Lake Zone is heavily populated, finish diminishing, crime rising

22Sep 2021
Editor
The Guardian
Lake Zone is heavily populated, finish diminishing, crime rising

POLICE are making frantic efforts to eradicate crime in Lake Victoria, going by recent remarks made in Mwanza Region by long-serving Commissioner of Police Liberatus Sabas.

The head of operations and training at police headquarters told a meeting that ending crime in the lake was an important area of action calling for cooperation and coordination from police operational units and detachments in the area.

He warned that it would otherwise be increasingly hard for fishermen to engage in their activities peacefully with a definite implication for public security.

Details on the plan were given at a meeting Commander Sabas had with regional police commanders, regional CID officers, officers commanding districts (OCDs), fisheries officers and representatives of fishermen, and other stakeholders.

The representation reflected the fact that crime in the lake is a cross-cutting issue

Officers took time exchanging ideas and experiences on how to eradicate criminal activities in the lake widely blamed for disrupting fishing and endangering public security.

To an extent, the violence in the lake is an illustration of pockets of lawlessness tied to relatively primitive modes of economy.

When informal activity guided only by communal habits prevails, chances of relative breakdown of the law are plentiful.

Trying to take stock of how security breaches rise by the day in most African countries, even when they thought they were stable, is disturbing.

This is because law and order becomes some form of an extended fire and rescue force – reacting to emergencies all the time.

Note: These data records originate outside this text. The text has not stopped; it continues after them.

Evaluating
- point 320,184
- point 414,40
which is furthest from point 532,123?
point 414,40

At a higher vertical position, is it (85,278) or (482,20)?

An evident reason is the army of unemployed youths in urban areas and rural residents whose lives are ruined by falling prices of crops and at times drought and lack of part-time rural labour opportunities. Without regular income, youths get wild and get busy hunting for shortcuts.

Commissioner Sabas said the prevalence of criminal incidents in Lake Victoria has gone down but they need to be eradicated so that people conduct their businesses without unending fear.

That was somewhat pleasant in that it implies that police already have workable law-enforcement strategies in the area – but it did not preclude the need for the task force meeting.

Police will strive to make sure that they work together with other stakeholders in sampling as much relevant information on crime as practicable so as to identify and close all hideouts or escape routes for culprits.

Police look determined to become especially active, but will this do in taming the tide of crime, if you will?

Host RPC Ramadhan Ng’anzi aptly said security in the lake concerns all stakeholders, as crime doesn’t discriminate and can pounce on anyone.

Representatives of the Tanzania Fishermen’s Union (TAFU) sounded somewhat scared, saying virtually each island has an evil-minded and far from well-intentioned gang ‘in control of the situation’.

Were it that these islands are put on long leases for individuals who can develop income-generating facilities without overfishing in the lake, their security would be enhanced, the gangs thrown out.

Going forward, it is hoped that options like this will also come under consideration so that the relevant authorities decide the modalities of implementing them.